--- ENTRIES SHOWN ---

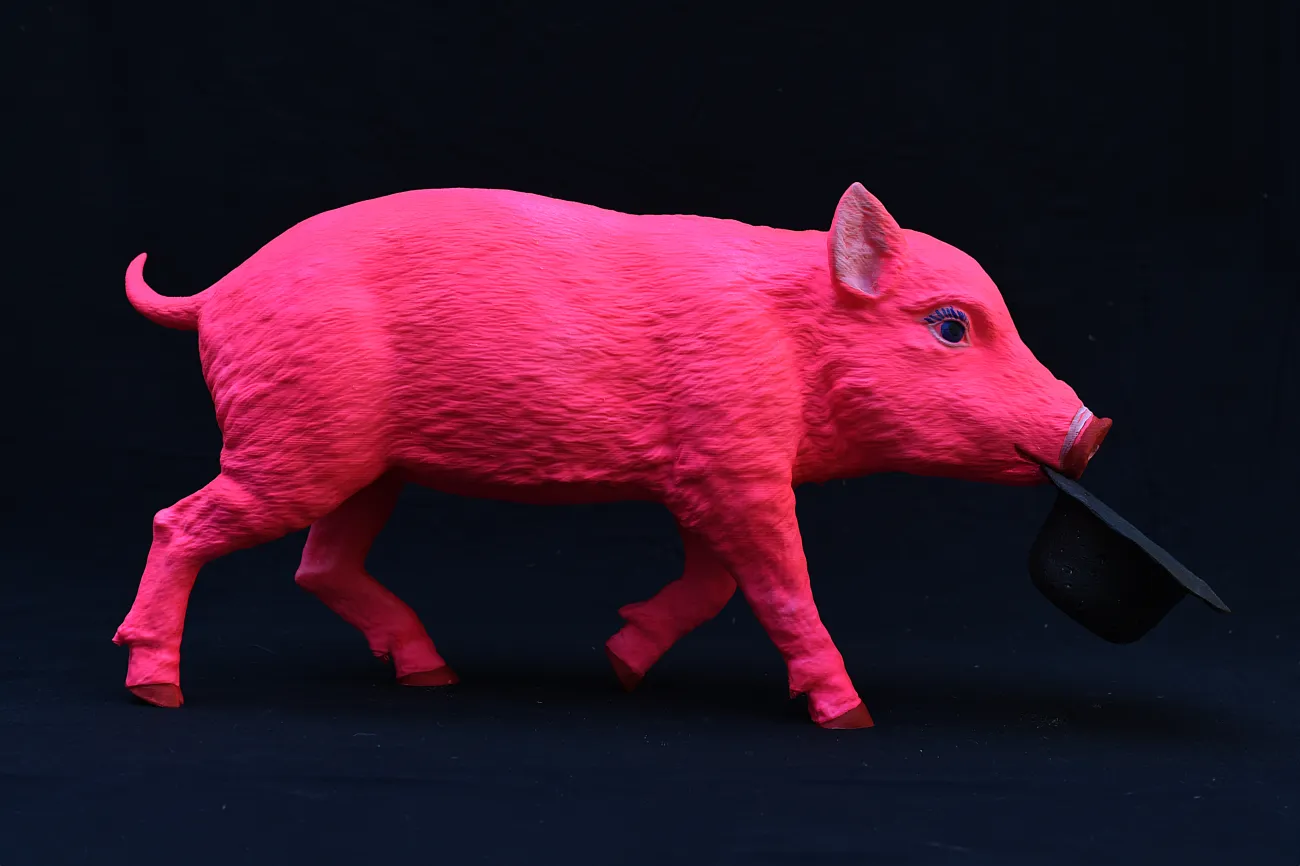Pinkes Schwein, Zylinderhut im Mund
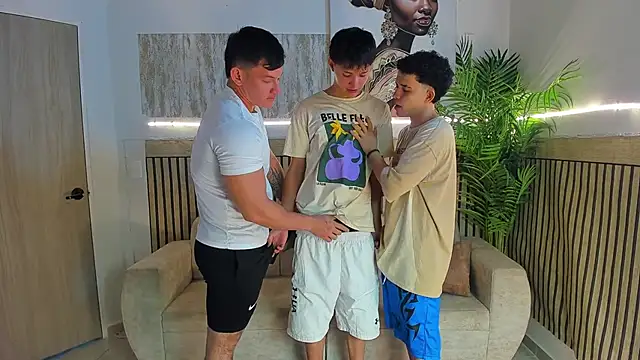 Snapshot of Justingsex1 chatting on December 17, 2025, 5:46 am Justingsex1 online show from December 17, 2025, 5:46 am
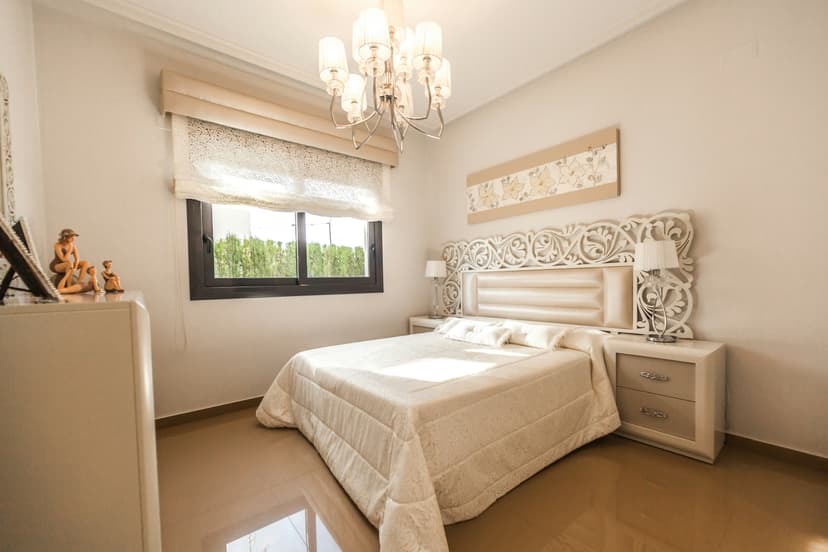 room-img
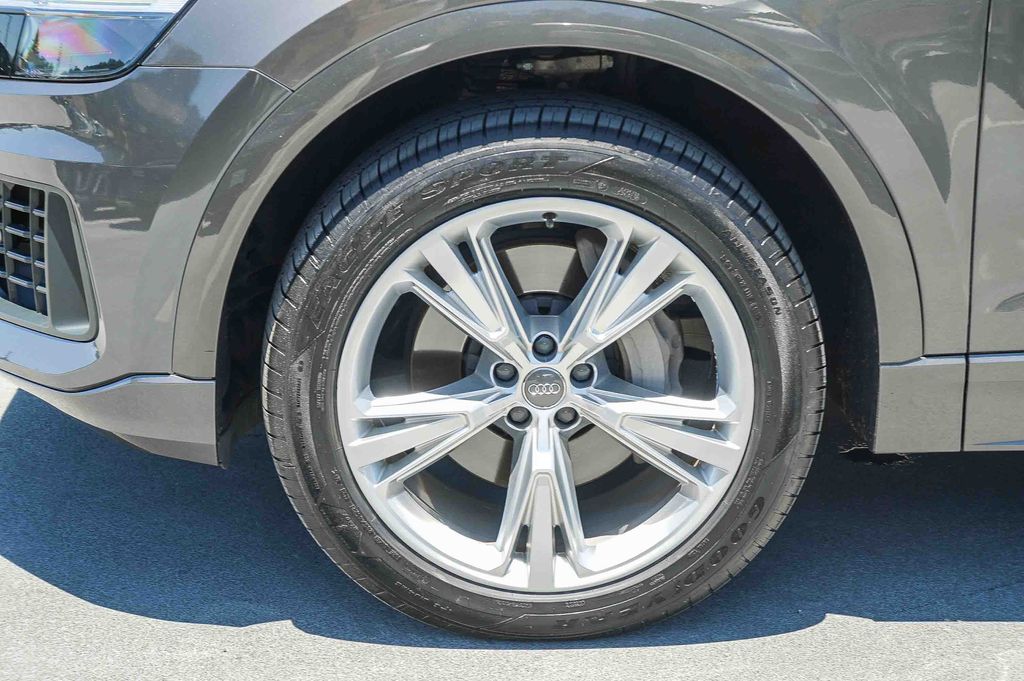 Thumbnail: 2019 Audi Q8 - 7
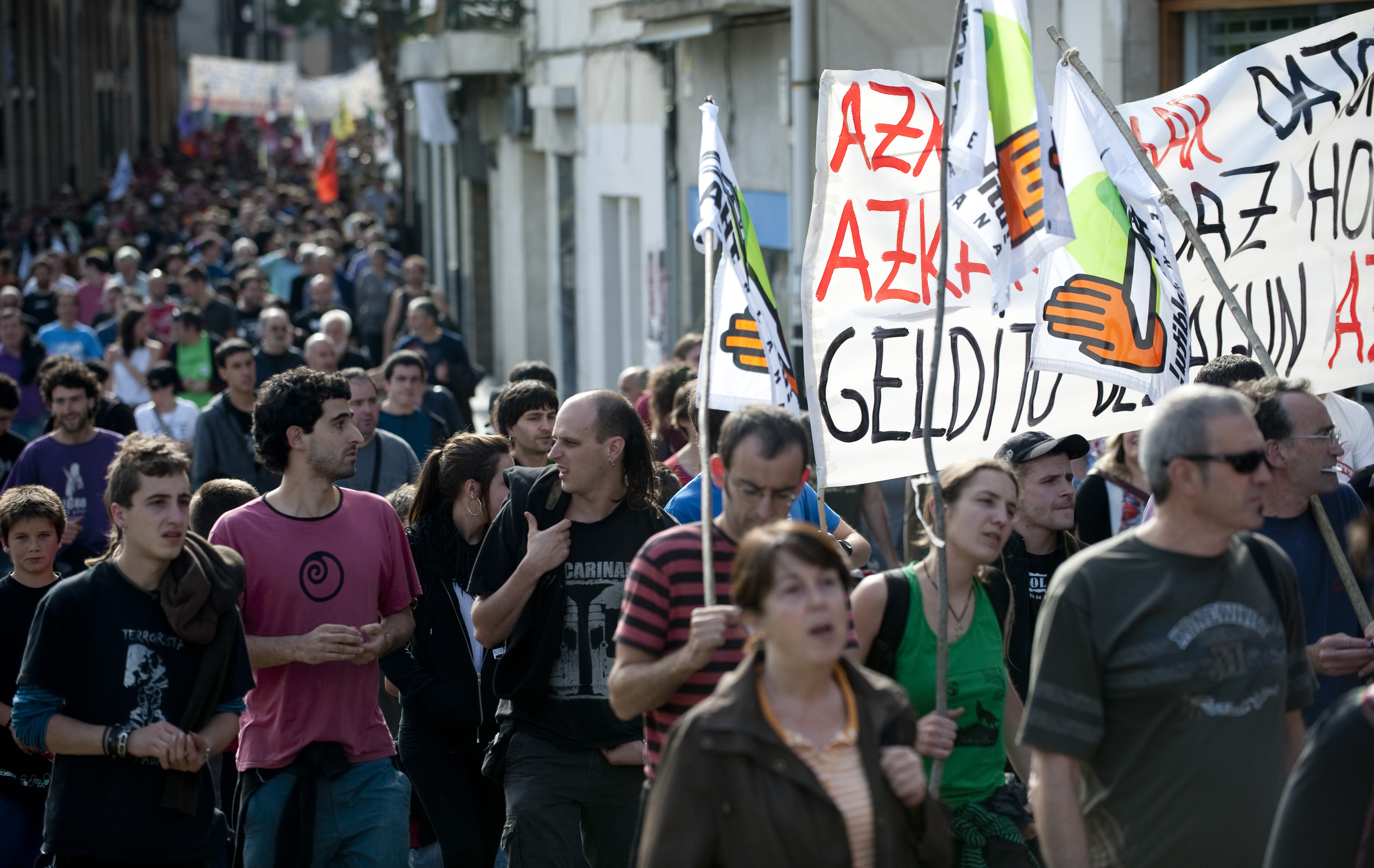AHTaren aurka Arrasaten 2007an egindako manifestazioa, proiektuaren aurka egindako handienetakoa. LUIS JAUREGIALTZO / FOKU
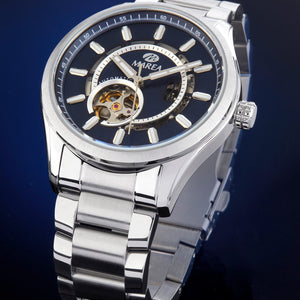 Reloj para hombre Marea, caja de acero inoxidable color plateada de 43 mm, brazalete de acero color plateado, esfera azul marino - detalle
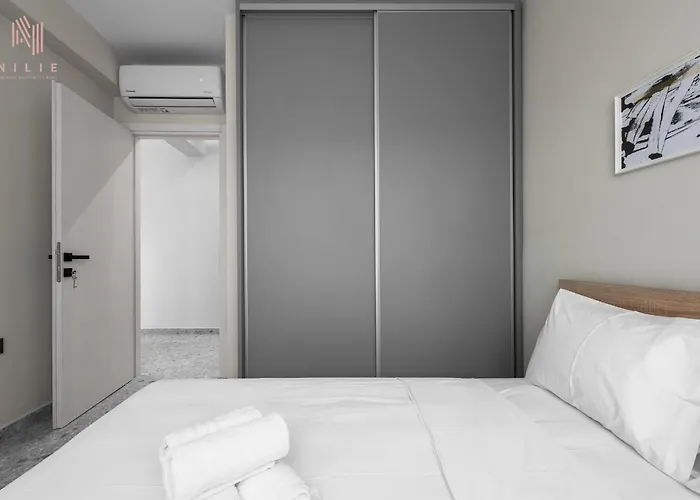 Avenue & Apartments, Nilie Hospitality Mgmt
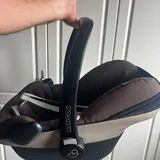 Автолюлька Maxi-Cosi Pebble Plus i-Size 4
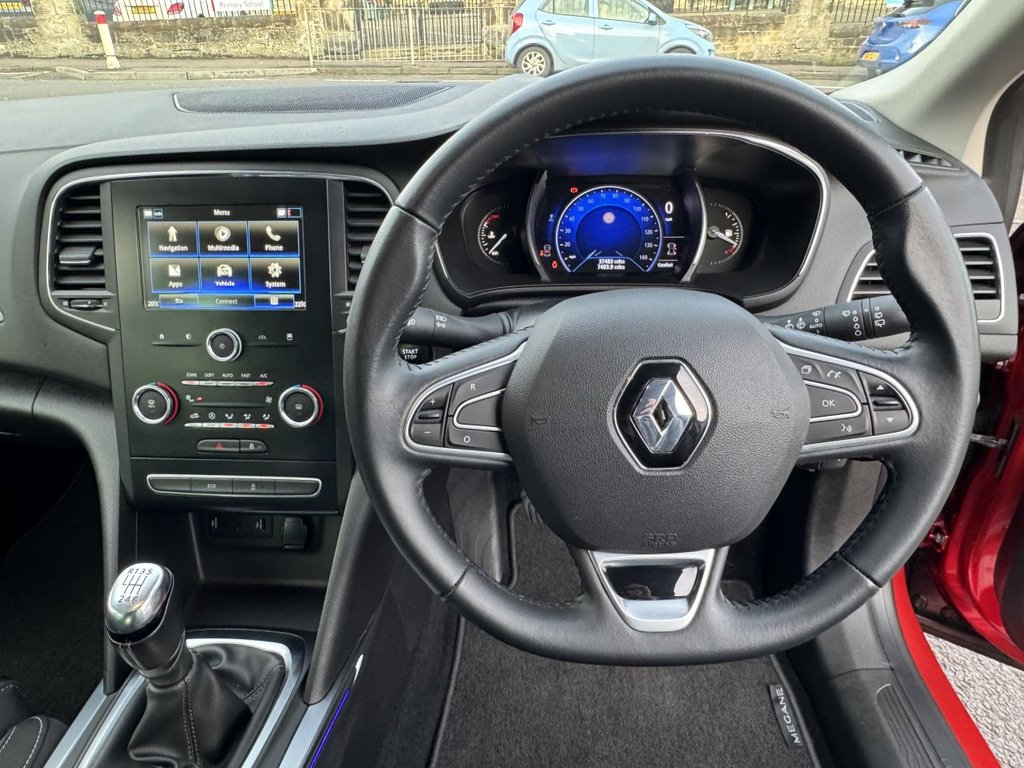 Used Renault Megane 2019 for sale - 76740369: Photo 21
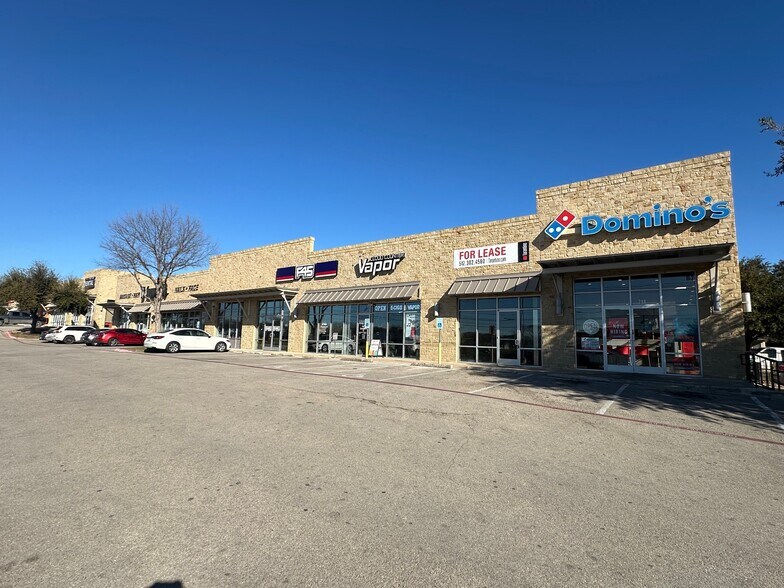 10001 S IH-35, Austin, TX à louer - Photo du bâtiment - Image 3 de 5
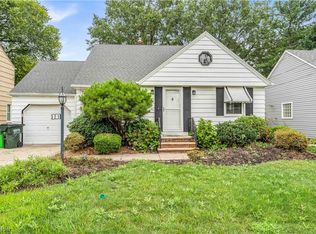321 E 276th St, Euclid, OH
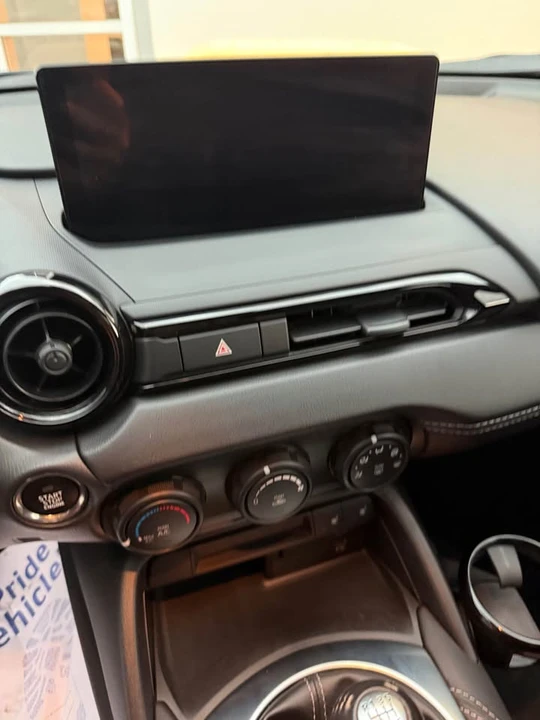 2025 Mazda ND MX-5 Miata - Image 7 of 9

--- HOW TO COMPLETE THIS TASK ---
The pictures stay out; please reproduce everything else in the entries exactly.

--- WRITTEN RESPONSE ---
Pinkes Schwein, Zylinderhut im Mund
 Snapshot of Justingsex1 chatting on December 17, 2025, 5:46 am Justingsex1 online show from December 17, 2025, 5:46 am
 room-img
 Thumbnail: 2019 Audi Q8 - 7
AHTaren aurka Arrasaten 2007an egindako manifestazioa, proiektuaren aurka egindako handienetakoa. LUIS JAUREGIALTZO / FOKU
 Reloj para hombre Marea, caja de acero inoxidable color plateada de 43 mm, brazalete de acero color plateado, esfera azul marino - detalle
 Avenue & Apartments, Nilie Hospitality Mgmt
 Автолюлька Maxi-Cosi Pebble Plus i-Size 4
 Used Renault Megane 2019 for sale - 76740369: Photo 21
 10001 S IH-35, Austin, TX à louer - Photo du bâtiment - Image 3 de 5
321 E 276th St, Euclid, OH
 2025 Mazda ND MX-5 Miata - Image 7 of 9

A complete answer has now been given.